1. Do gender differences in health matter in health care?
2. Why are rational people not effective in making health a priority in their everyday lives?
Week 7: Sexual Harrassment
Harvey Weinstein, Kevin Spacey, Charlie Rose, Al Franken, Louis C.K, Ben Affleck, Matt Lauer. This is just a tiny sample of the growing list of men who have been accused of sexual harassment or sexual assault in recent weeks. Same-sex and women harassing men also exists. Many, though not all, of these people have been publicly terminated or asked to resign from their positions.
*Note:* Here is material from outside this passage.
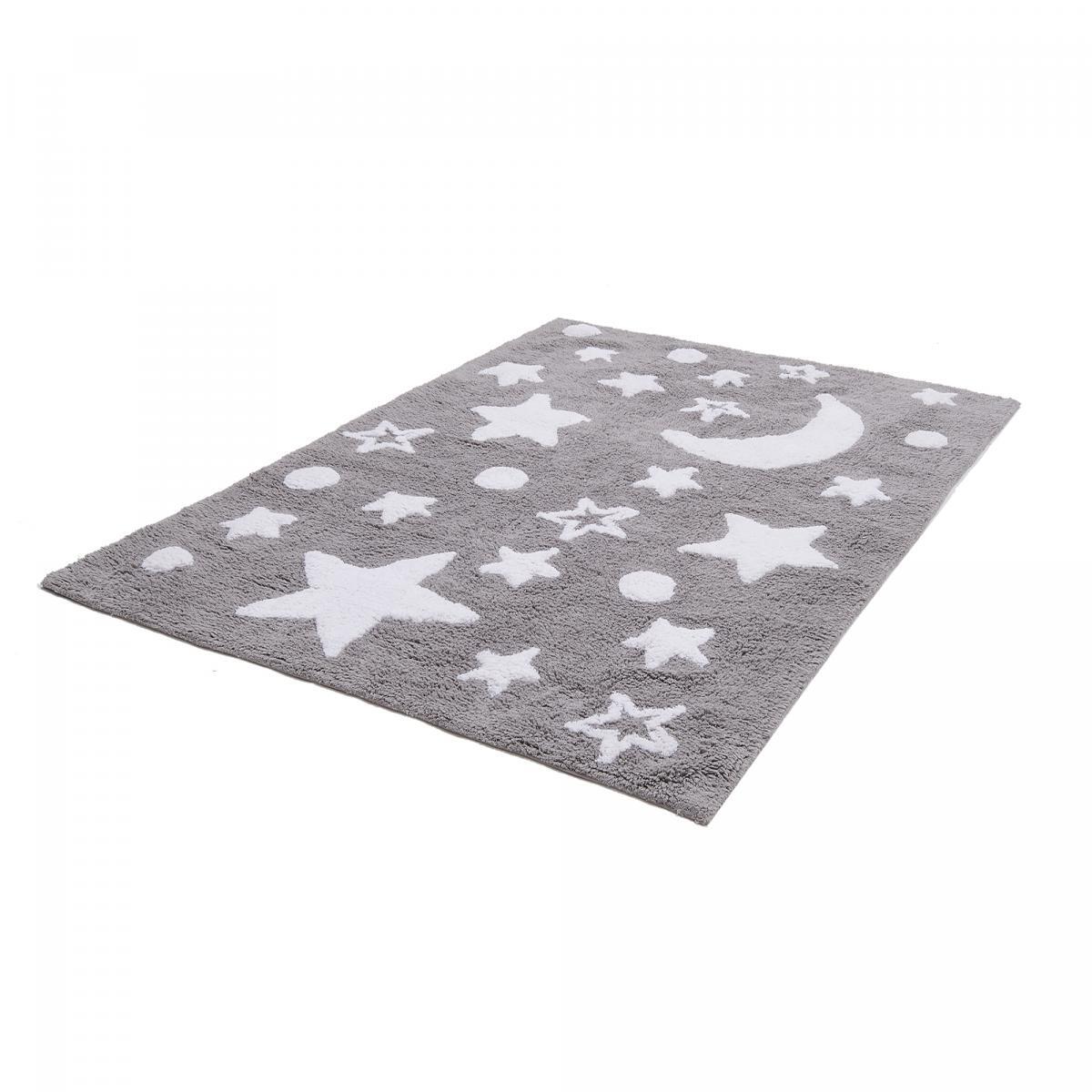 Tapis enfant 100% BIO, lune et étoile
It is no secret that powerful people sometimes abuse their power, and that this often leads to sexual abuse or harassment. What’s new is that people who hadn’t felt comfortable coming forward before—mostly, but not exclusively, women—are feeling empowered to do so now, and the public is finally seeing these men being held accountable for their actions.
Since this is happening en masse, and since these men are very high-profile celebrities, it is everywhere in the news. Our students are probably hearing about this on a daily basis, so it is vital we address it in our classrooms. Whether we initiate the discussion or the conversation develops naturally from a student comment or question, there are some important things to consider when dealing with such a sensitive topic.
If the conversation about sexual harassment and assault doesn’t come up organically, there are a number of ways to incorporate it into your classroom. Some teachers may prefer to explicitly pause the normal curriculum to have a discussion about this important topic. Others may make it part of a current events or social justice unit, and still others might prefer to frame the discussion with historical context. Since these allegations have everything to do with power, this discussion can be related to almost anything: who has power and who doesn’t, how those with power wield it, what they feel they can get away with and how those with even more power cover it up. Historical figures, literary characters, political leaders and the like can all provide an excellent segue into talking about these current, real-life allegations.
· 1. How does having power affect one’s sense of privilege? How might that lead to oppression or abuse?
· 2. What might inspire survivors of abuse to come forward?
· 3. What has to happen for us as a society to take these allegations seriously and create a better world where these things happen less and less?